In the book The Dawn of Everything, the authors David Graeber and David Wengrow make some compelling and well-documented claims. Namely, that new ideas about personal freedom and how governments could be structured were making their way back to the European populace from what they were calling the New World. Information was flowing back and forth, with European writers bringing back accounts from the Americas, and some of its inhabitants learning European languages and passing ideas along as well. This included many concepts that went against European notions of class structure, the meaning of freedom and the divine right of kings. European explorers were often shocked to find that many of these societies across the Atlantic operated by consensus and debate, and included women in their governance. Those from the New World who travelled to Europe were, in turn, shocked by the stark inequalities and class structures that marked European life.

We like to think that Democracy sprang out of Greece and Rome and the Enlightenment. Well, the Enlightenment also coincides with Europe beginning to interact with the people in the new lands they came across, and Graeber and Wengrow make a pretty strong case that North American societies of the time influenced Europe more than traditional Western historians wanted to admit. Oren Lyons, Haudenosaunee Faithkeeper of both the Onandaga and Seneca Nations, has been explaining the influence that the Haudenosaunee Confederacy had on the colonies for most of his career, dating back to the 1970s. Even though there is ample evidence in the historical record, it’s only been more recently that many historians have agreed that indeed, as Oren has been saying, the dudes we call the Founding Fathers were influenced by the Confederacy. The Haudenosaunee Confederacy predates European arrival, and by the time there were thirteen colonies, it was comprised of six nations, speaking different languages in a nonpatriarchal, representative government with a series of checks and balances. They were probably much more influential to the colonies than anything going on in Europe at the time. Jefferson and Franklin were especially interested in what the Haudenosaunee were doing. Both met with them frequently, sitting in on political conferences, and Franklin published many of their speeches and treaty councils. Most famously, he published the Treaty of Lancaster, where Canassatego, the then Chief of the Onondaga, urged the colonial leaders to form a confederacy of their own, telling them it would make them stronger. For effect, he pulled out an arrow and snapped it in half over his knee, and then bundled six together—one for each of the nations in the Haudenosaunee Confederacy—showing that the colonies would be unbreakable if they were united. We still have the imagery of the thirteen arrows representing the unified colonies on our Great Seal of the United States today. And Franklin advocated for adopting some of the Haudenosaunee governing concepts into the colonies well before the Declaration of Independence was written.

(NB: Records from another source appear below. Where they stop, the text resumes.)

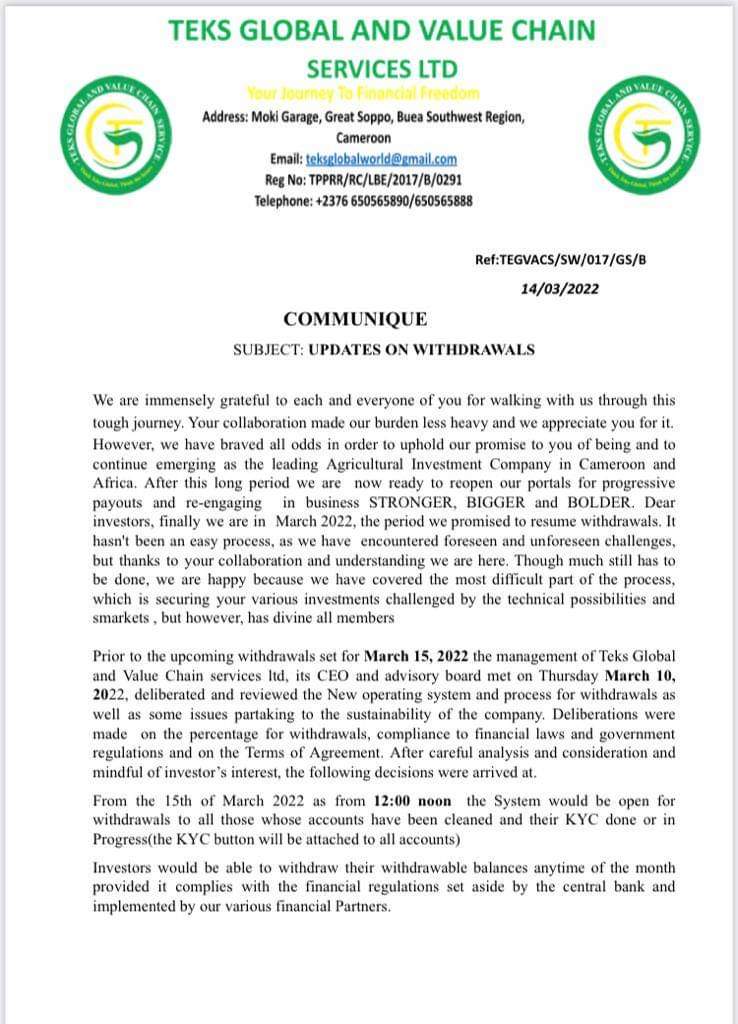 TEKS GLOBAL AND VALUE CHAIN SERVICES LTD

Your Journey To Financial Freedom

Address: Moki Garage, Great Soppo, Buea Southwest Region, Cameroon
Email: teksglobalworld@gmail.com
Reg No: TPPRR/RC/LBE/2017/B/0291
Telephone: +2376 650565890/650565888

TEKS GLOBAL AND VALUE CHAIN SERVICE

TEKS GLOBAL AND VALUE CHAIN SERVICE

Ref:TEGVACS/SW/017/GS/B
14/03/2022

COMMUNIQUE

SUBJECT: UPDATES ON WITHDRAWALS

We are immensely grateful to each and everyone of you for walking with us through this tough journey. Your collaboration made our burden less heavy and we appreciate you for it. However, we have braved all odds in order to uphold our promise to you of being and to continue emerging as the leading Agricultural Investment Company in Cameroon and Africa. After this long period we are now ready to reopen our portals for progressive payouts and re-engaging in business STRONGER, BIGGER and BOLDER. Dear investors, finally we are in March 2022, the period we promised to resume withdrawals. It hasn't been an easy process, as we have encountered foreseen and unforeseen challenges, but thanks to your collaboration and understanding we are here. Though much still has to be done, we are happy because we have covered the most difficult part of the process, which is securing your various investments challenged by the technical possibilities and smarkets , but however, has divine all members

Prior to the upcoming withdrawals set for March 15, 2022 the management of Teks Global and Value Chain services ltd, its CEO and advisory board met on Thursday March 10, 2022, deliberated and reviewed the New operating system and process for withdrawals as well as some issues partaking to the sustainability of the company. Deliberations were made on the percentage for withdrawals, compliance to financial laws and government regulations and on the Terms of Agreement. After careful analysis and consideration and mindful of investor's interest, the following decisions were arrived at.

From the 15th of March 2022 as from 12:00 noon the System would be open for withdrawals to all those whose accounts have been cleaned and their KYC done or in Progress(the KYC button will be attached to all accounts)

Investors would be able to withdraw their withdrawable balances anytime of the month provided it complies with the financial regulations set aside by the central bank and implemented by our various financial Partners.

So, some of the First Nation societies in America not only introduced notions of personal freedoms that influenced European society, they also had concepts of self-governance that the architects of the American Revolution wanted to adopt. With some caveats, of course. They weren’t going to allow power-sharing with women, as the Haudenosaunee did, and they weren’t going to abandon notions of race, gender, class and patriarchy. They basically liked the idea of freedom that they saw in Native American societies and wanted it for themselves. And then, of course, the government they created, in turn, set out to deprive the very people by whom they were inspired of those same freedoms—and to erase them from history.

Kind of like today. Where the control freaks setting up an ultimate fighting match on the lawn of the people’s house want to run around and tell us that America, this America, the one we all forged with our sacrifice and blood and sweat, was founded as a Christian Nation. That a handful of righteous rich white dudes invented Democracy and gave the world the idea of freedom. It had nothing to do with women, or immigrants, or black people, or the goddamned indians. Just white dudes like them, and we should be grateful that we get to live under their rule—or else. 

Yep, these are the guys we’re going to have to take down. Just like always. Same old song and dance, my friend.

But the good news is there are more of us than them. There always have been. There are more people who want everybody to be free than there are the control freaks who are running amok in our country right now. And the only way we’re going to make something better after we put these maniacs to rest—and without going into the horrors they wish to unleash on the rest of us, I still believe that one way or the other we eventually will put them to rest—is if we remember how we got our Democracy in the first place. How the people already in the Americas gave the Europeans a new notion of what freedom is, and how after our founding, the most marginalized among us rose up and took the words of Jefferson and made them real. Because that’s where we’re going to get the ideas that will take us forward into a better future. For all of us.

That’s just reality, and that’s American history. And that is something to celebrate.